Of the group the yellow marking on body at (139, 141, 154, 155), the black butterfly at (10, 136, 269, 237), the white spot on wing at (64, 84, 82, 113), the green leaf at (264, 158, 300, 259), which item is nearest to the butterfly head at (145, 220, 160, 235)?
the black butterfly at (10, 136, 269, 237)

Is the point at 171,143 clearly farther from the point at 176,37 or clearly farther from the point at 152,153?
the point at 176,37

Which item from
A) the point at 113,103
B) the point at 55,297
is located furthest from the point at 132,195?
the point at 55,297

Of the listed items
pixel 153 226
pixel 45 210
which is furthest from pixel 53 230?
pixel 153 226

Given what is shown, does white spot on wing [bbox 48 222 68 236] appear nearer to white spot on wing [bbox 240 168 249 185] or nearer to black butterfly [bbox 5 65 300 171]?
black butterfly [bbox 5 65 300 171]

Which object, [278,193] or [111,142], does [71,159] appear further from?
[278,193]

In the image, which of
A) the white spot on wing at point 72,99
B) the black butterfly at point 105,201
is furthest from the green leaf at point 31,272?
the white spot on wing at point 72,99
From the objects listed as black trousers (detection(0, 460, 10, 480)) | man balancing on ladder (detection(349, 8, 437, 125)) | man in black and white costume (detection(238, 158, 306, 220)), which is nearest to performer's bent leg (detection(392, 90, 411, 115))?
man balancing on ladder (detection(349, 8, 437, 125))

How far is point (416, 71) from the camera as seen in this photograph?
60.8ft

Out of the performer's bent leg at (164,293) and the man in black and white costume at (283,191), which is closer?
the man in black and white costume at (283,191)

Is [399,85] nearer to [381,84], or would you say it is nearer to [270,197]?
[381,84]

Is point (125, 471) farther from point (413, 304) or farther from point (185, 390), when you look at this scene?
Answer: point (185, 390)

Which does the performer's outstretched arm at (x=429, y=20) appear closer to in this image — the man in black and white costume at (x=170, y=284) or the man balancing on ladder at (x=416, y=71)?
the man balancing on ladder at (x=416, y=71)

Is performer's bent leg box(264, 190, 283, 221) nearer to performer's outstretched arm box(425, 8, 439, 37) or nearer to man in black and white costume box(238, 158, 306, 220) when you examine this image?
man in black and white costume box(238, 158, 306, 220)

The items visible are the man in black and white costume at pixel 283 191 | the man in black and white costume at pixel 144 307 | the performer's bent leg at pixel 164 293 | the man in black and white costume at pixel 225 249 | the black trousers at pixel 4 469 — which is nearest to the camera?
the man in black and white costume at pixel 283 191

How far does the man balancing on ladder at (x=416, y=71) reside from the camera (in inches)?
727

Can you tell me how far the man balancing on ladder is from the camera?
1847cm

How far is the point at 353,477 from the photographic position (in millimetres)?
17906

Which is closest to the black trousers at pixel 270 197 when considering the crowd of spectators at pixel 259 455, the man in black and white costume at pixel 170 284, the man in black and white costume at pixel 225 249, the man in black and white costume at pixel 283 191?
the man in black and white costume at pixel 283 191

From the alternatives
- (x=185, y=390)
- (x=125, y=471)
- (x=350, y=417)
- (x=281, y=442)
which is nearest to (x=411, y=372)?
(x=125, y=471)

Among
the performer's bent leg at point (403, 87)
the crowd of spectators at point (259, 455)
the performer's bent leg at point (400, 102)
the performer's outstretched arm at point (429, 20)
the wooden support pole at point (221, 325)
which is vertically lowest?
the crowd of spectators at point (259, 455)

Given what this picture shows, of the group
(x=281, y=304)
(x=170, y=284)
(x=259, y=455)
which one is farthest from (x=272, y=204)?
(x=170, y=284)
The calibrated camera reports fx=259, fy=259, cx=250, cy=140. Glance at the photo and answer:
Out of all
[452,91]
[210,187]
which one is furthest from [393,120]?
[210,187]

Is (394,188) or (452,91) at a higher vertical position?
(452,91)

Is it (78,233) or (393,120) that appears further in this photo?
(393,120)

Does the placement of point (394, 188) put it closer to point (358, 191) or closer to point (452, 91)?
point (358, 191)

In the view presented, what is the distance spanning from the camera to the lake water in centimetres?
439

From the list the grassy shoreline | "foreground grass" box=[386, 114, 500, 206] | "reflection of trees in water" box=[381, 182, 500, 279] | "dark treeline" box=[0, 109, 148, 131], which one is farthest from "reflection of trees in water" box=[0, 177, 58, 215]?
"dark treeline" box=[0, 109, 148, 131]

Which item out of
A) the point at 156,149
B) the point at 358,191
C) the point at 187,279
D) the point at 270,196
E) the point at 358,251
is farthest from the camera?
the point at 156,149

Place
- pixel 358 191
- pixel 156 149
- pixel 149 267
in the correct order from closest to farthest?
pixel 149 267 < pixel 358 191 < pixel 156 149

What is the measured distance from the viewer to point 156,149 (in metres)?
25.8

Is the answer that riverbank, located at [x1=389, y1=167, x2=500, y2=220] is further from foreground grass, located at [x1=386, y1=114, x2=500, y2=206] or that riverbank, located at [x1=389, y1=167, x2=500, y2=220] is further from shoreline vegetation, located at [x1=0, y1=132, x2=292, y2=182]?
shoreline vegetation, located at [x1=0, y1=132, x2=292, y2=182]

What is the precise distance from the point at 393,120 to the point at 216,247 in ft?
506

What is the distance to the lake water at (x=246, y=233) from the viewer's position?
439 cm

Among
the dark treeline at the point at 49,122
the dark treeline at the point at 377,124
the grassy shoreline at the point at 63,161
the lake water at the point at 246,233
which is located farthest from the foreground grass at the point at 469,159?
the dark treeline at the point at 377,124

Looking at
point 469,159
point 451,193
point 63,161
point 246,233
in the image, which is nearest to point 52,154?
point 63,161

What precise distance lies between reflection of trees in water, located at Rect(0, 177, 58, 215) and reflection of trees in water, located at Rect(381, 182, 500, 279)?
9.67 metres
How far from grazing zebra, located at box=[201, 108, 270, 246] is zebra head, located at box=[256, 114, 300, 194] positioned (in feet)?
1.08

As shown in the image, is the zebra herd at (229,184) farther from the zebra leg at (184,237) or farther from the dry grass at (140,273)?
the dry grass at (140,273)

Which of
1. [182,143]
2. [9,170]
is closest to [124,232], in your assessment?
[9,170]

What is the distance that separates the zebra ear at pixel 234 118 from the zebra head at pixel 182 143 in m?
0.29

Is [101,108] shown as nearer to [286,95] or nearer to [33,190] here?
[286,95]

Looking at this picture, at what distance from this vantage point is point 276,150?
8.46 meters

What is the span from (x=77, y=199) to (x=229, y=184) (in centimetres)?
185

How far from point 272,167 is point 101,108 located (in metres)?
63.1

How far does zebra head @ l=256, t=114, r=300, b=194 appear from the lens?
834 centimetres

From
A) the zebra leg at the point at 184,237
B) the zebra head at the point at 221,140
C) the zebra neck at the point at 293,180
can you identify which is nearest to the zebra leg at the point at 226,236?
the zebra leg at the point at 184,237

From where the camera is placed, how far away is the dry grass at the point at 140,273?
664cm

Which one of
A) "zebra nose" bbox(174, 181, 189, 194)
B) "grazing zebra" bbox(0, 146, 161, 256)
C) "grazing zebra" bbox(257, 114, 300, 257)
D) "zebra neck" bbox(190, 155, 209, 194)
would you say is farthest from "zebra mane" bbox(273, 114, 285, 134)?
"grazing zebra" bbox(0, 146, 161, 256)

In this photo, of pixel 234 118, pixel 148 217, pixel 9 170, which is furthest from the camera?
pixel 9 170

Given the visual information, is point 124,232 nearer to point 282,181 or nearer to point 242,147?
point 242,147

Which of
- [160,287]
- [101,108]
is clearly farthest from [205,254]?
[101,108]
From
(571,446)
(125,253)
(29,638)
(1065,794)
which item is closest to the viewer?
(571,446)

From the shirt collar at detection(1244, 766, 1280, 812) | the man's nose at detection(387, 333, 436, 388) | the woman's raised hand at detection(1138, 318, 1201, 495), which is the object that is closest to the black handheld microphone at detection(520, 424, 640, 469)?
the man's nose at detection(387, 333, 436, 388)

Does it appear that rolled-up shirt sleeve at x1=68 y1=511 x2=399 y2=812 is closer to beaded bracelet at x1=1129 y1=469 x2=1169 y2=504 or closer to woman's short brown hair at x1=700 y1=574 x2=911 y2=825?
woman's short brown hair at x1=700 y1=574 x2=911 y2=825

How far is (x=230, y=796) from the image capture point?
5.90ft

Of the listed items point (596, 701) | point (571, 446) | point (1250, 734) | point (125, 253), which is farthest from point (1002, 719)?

══════

Problem requirements
In the listing above, find the line containing "From where the" and please quote exactly that line through the last one, and no other lines.

Solved problem
From where the camera is placed, how far away is the dry grass at the point at 140,273?
664cm

Which one of
A) "zebra nose" bbox(174, 181, 189, 194)
B) "grazing zebra" bbox(0, 146, 161, 256)
C) "grazing zebra" bbox(257, 114, 300, 257)
D) "zebra neck" bbox(190, 155, 209, 194)
would you say is farthest from "zebra mane" bbox(273, 114, 285, 134)?
"grazing zebra" bbox(0, 146, 161, 256)

In this photo, of pixel 234 118, pixel 148 217, pixel 9 170, which is furthest from the camera?
pixel 9 170

Given the visual information, is point 124,232 nearer to point 282,181 or nearer to point 242,147?
point 242,147

Which of
- [160,287]
- [101,108]
is clearly farthest from [205,254]?
[101,108]
From
(571,446)
(125,253)
(29,638)
(1065,794)
which item is closest to the viewer?
(571,446)

From the shirt collar at detection(1244, 766, 1280, 812) | the man's nose at detection(387, 333, 436, 388) | the woman's raised hand at detection(1138, 318, 1201, 495), which is the object that is closest to the black handheld microphone at detection(520, 424, 640, 469)?
the man's nose at detection(387, 333, 436, 388)

Does it appear that rolled-up shirt sleeve at x1=68 y1=511 x2=399 y2=812 is closer to beaded bracelet at x1=1129 y1=469 x2=1169 y2=504 or closer to woman's short brown hair at x1=700 y1=574 x2=911 y2=825?
woman's short brown hair at x1=700 y1=574 x2=911 y2=825

How far is (x=230, y=796) from the image capture point?
5.90ft

Of the listed items point (596, 701) | point (571, 446) | point (1250, 734) | point (125, 253), which is farthest from point (1002, 719)?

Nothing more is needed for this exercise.